/Mesa-ABM-Tutorial

Primary LanguageJupyter Notebook

Sugarscape Constant Growback Model with Traders

Summary

This is Epstein & Axtell's Sugarscape model with Traders, a detailed description is in Chapter four of Growing Artificial Societies: Social Science from the Bottom Up. (1996). The code is broadly broken into sections of resource classes, trader class, model class and then data analysis.

To Run

Any notebook can be run by pressing the Google Colab button in its respective session or downloading and running on your local machine but requires Jupyter

The Model:

The model class serves as a manager that instantiates the agents, landscape, scheduler and datacollector, and manages the interactions and sequencing of the agents.

The Agents:

  • Sugar: Sugar agents grow back at one unit per time step and can be harvested and traded by the trader agents. Sugar is unequally distributed across the landscape with sugar hills in the upper left and lower right of the space.
  • Spice: Spice agents grow back at one unit per time step and can be harvested and traded by the trader agents. Spice is unequally distributed across the landscape with spice hills in the upper right and lower left of the space.
  • Traders: Trader agents have the following attributes: (1) metabolism for sugar, (2) metabolism for spice, (3) vision, (4) initial sugar endowment and (5) initial spice endowment. The traverse the landscape harvesting sugar and spice and trading with other agents. If they run out of sugar or spice then they are removed from the model.

The trader agents traverse the landscape according to rule M:

  • Look out as far as vision permits in the four principal lattice directions and identify the unoccupied site(s).
  • Considering only unoccupied sites find the nearest position that produces the most welfare using the Cobb-Douglas function.
  • Move to the new position
  • Collect all the resources (sugar and spice) at that location (Epstein and Axtell, 1996, p. 99)

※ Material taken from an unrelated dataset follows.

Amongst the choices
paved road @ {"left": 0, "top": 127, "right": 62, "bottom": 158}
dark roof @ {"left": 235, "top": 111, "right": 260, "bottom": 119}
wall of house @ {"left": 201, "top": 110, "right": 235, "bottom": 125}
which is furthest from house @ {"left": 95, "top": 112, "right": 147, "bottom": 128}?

The traders trade according to rule T:

  • Agents and potential trade partner compute their marginal rates of substitution (MRS), if they are equal end.
  • Exchange resources, with spice flowing from the agent with the higher MRS to the agent with the lower MRS and sugar flowing the opposite direction.
  • The price (p) is calculated by taking the geometric mean of the agents' MRS.
  • If p > 1 then p units of spice are traded for 1 unit of sugar; if p < 1 then 1/p units of sugar for 1 unit of spice
  • The trade occurs if it will (a) make both agent better off (increases MRS) and (b) does not cause the agents' MRS to cross over one another otherwise end.
  • This process then repeats until an end condition is met. (Epstein and Axtell, 1996, p. 105)

The model demonstrates several Mesa concepts and features:

  • MultiGrid
  • Multiple agent types (traders, sugar, spice)
  • Dynamically removing agents from the grid and schedule when they die
  • Data Collection at the model and agent level
  • Batchrunner (i.e. parameter sweeps)

Additional Resources

This code generally matches the code in the Mesa-Example repository in the sugarscape_g1mt folder.